Yazılı alıştırma 1 | Seçmedeki “Her ikisinin de başarısızlığa uğradığı kanaati büyük ölçüde hâkim.” cümlesini İngilizceye çevirin.
Yazılı alıştırma 2 | Seçmede “Peki, pratikte bu” sözlerinden “ihtimal dahilinde değil.” sözlerine kadar uzanan bölümü birebir kopyalayın.
*** Seçme ***
Tercüme: Zahide Tuba Kor

Donald Trump, 15 yıldır devam eden İslami aşırıcılık tehdidini etkisizleştirme arayışının üçüncü ve en karanlık dönemine öncülük etmek üzere. İlki, George W. Bush’un özgürlük inisiyatifiydi; buna göre, Ortadoğu’nun çürümüş baskıcı yönetimlerinin siyaseten liberalleştirilmesi teröristlerin eleman kazanma imkanını kurutacaktı. İkincisi, Barack Obama’nın angajman politikasıydı; buna göre, Ortadoğu’yla saygılı ve düzeyli bir diyalog ve Müslümanların –özellikle de Filistinlilerin– adalet taleplerini nazarıdikkate almak Batı’yı daha az hedef haline getirecekti.
Her ikisinin de başarısızlığa uğradığı kanaati büyük ölçüde hâkim. Yeni başkan ise gerek Bush’un gerekse Obama’nın ahlaken yanlış ve pratik olarak da ters tepici addederek safdışı bıraktığı bir yaklaşımı benimseyecek: medeniyet çatışması.
Trump’ın mücadelesi denilen şeyin ana hatları, Stephen K. Bannon, Michael T. Flynn, Jeff Sessions ve Trump’ın diğer atadıklarının söylemlerinden kolayca saptanabilir. Bu ekip, Bannon’un öne sürdüğü üzere “İslam’a karşı uzun bir Yahudi-Hristiyan Batı mücadelesi tarihi”nden veyahut müstakbel milli güvenlik müsteşarı Flynn’in yazdığı üzere “kötü insanların Mesihçi kitlesel hareketine karşı bir dünya savaşı”ndan dem vuruyor.
Bush ve Obama, el-Kaide ve İslam Devleti teröristlerini, saygı duyulmaya değer büyük bir din olarak niteledikleri İslam’dan ayrıştırmakta dikkatli davrandılar. Flynn ise böyle değil. Ona göre İslam, bir kanser, din kisvesi altında gizlenen ve aşağı bir kültürün ürünü olan bir siyasi hareket. Bu yıl yayımlanan yeni kitabındaki iddiası şu: “Ben tüm kültürlerin ahlaken eşdeğer olduğuna inanmıyorum; bence Batı ve özellikle de Amerika çok daha medeni, çok daha etik ve ahlaki.”
Peki, pratikte bu ne manaya geliyor? Ortadoğu’nun savaş alanlarında bunun karşılığı çok az. Trump’ın ekibinin Irak, Suriye ve Libya’da İslam Devleti’ne karşı devam etmekte olan saldırıları sürdüreceği kesin. Yavaş yavaş başarısını/etkisini göstermeye başladığından, Flynn ve müstakbel savunma bakanı James N. Mattis’in Obama’nın büyük bir Amerikan askeri birliği yollamaktansa yerel milis güçlerini destekleme yaklaşımını değiştirmesi muhtemel görünmüyor. Yeni yönetim, İran’a meydan okumanın göz boyayıcı yollarını arayacak; ancak bunu, asıl önem arz eden Suriye sahasında yapması ihtimal dahilinde değil.
*** Kaynaktan alıntı ***
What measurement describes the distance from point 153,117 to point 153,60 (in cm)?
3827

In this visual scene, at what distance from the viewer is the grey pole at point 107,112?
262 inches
***
Görev çözümü 1 | The view that both of them have failed is largely prevalent.

Görev çözümü 2 |
Peki, pratikte bu ne manaya geliyor? Ortadoğu’nun savaş alanlarında bunun karşılığı çok az. Trump’ın ekibinin Irak, Suriye ve Libya’da İslam Devleti’ne karşı devam etmekte olan saldırıları sürdüreceği kesin. Yavaş yavaş başarısını/etkisini göstermeye başladığından, Flynn ve müstakbel savunma bakanı James N. Mattis’in Obama’nın büyük bir Amerikan askeri birliği yollamaktansa yerel milis güçlerini destekleme yaklaşımını değiştirmesi muhtemel görünmüyor. Yeni yönetim, İran’a meydan okumanın göz boyayıcı yollarını arayacak; ancak bunu, asıl önem arz eden Suriye sahasında yapması ihtimal dahilinde değil.